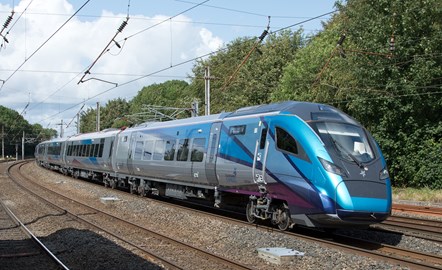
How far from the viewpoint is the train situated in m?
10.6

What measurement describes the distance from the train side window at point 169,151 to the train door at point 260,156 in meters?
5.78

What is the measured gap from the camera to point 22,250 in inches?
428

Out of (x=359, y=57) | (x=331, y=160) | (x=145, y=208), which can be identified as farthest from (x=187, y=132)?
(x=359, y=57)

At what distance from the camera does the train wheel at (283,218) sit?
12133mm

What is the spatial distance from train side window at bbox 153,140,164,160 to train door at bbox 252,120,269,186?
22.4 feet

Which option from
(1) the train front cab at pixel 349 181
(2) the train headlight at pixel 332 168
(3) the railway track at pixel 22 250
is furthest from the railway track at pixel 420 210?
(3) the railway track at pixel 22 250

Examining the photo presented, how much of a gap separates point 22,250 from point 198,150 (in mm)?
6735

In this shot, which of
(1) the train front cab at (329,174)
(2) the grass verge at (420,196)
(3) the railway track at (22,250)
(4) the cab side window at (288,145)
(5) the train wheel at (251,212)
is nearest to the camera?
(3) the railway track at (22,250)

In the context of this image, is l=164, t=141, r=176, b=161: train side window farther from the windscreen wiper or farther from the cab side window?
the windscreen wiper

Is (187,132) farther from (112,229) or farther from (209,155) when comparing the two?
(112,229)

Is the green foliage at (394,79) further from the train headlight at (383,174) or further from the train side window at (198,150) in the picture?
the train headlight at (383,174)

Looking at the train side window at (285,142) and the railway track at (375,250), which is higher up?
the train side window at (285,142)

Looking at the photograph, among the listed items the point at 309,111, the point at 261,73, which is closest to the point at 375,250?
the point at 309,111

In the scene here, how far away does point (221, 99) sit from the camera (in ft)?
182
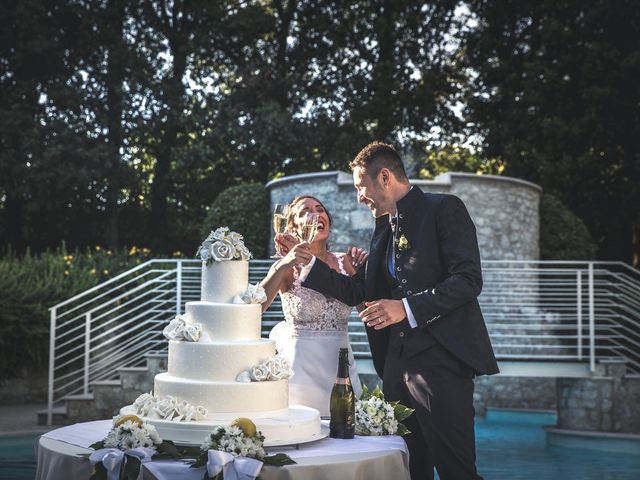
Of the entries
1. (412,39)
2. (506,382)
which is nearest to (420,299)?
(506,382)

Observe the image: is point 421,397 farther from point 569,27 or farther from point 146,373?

*What is needed*
Please recast the items as a Markdown table with columns "No." and "Text," one numbered row per line, starting with the line that contains "Examining the photo" and running through the last line of the items. Skip blank lines and leave the pictures out.

*Task answer*
| No. | Text |
|---|---|
| 1 | Examining the photo presented, how much of a gap separates point 22,250 from point 198,150 (in mm)? |
| 2 | 6735 |
| 3 | In this shot, which of |
| 4 | (1) the train front cab at (329,174) |
| 5 | (2) the grass verge at (420,196) |
| 6 | (3) the railway track at (22,250) |
| 7 | (4) the cab side window at (288,145) |
| 8 | (5) the train wheel at (251,212) |
| 9 | is nearest to the camera? |
| 10 | (3) the railway track at (22,250) |
| 11 | In the context of this image, is l=164, t=141, r=176, b=161: train side window farther from the windscreen wiper or farther from the cab side window? |
| 12 | the windscreen wiper |
| 13 | Is (187,132) farther from (112,229) or farther from (209,155) when comparing the two? |
| 14 | (112,229) |
| 15 | Is the green foliage at (394,79) further from the train headlight at (383,174) or further from the train side window at (198,150) in the picture? |
| 16 | the train headlight at (383,174) |
| 17 | Looking at the train side window at (285,142) and the railway track at (375,250), which is higher up? |
| 18 | the train side window at (285,142) |
| 19 | Looking at the photograph, among the listed items the point at 309,111, the point at 261,73, which is closest to the point at 375,250? |
| 20 | the point at 309,111 |
| 21 | In the scene here, how far away does point (221, 99) sit from the camera (in ft)? |
| 22 | 182 |
| 23 | Of the entries |
| 24 | 1. (412,39) |
| 25 | 2. (506,382) |
| 26 | which is nearest to (420,299)? |
| 27 | (506,382) |
| 28 | Observe the image: is point 421,397 farther from point 569,27 or farther from point 146,373? |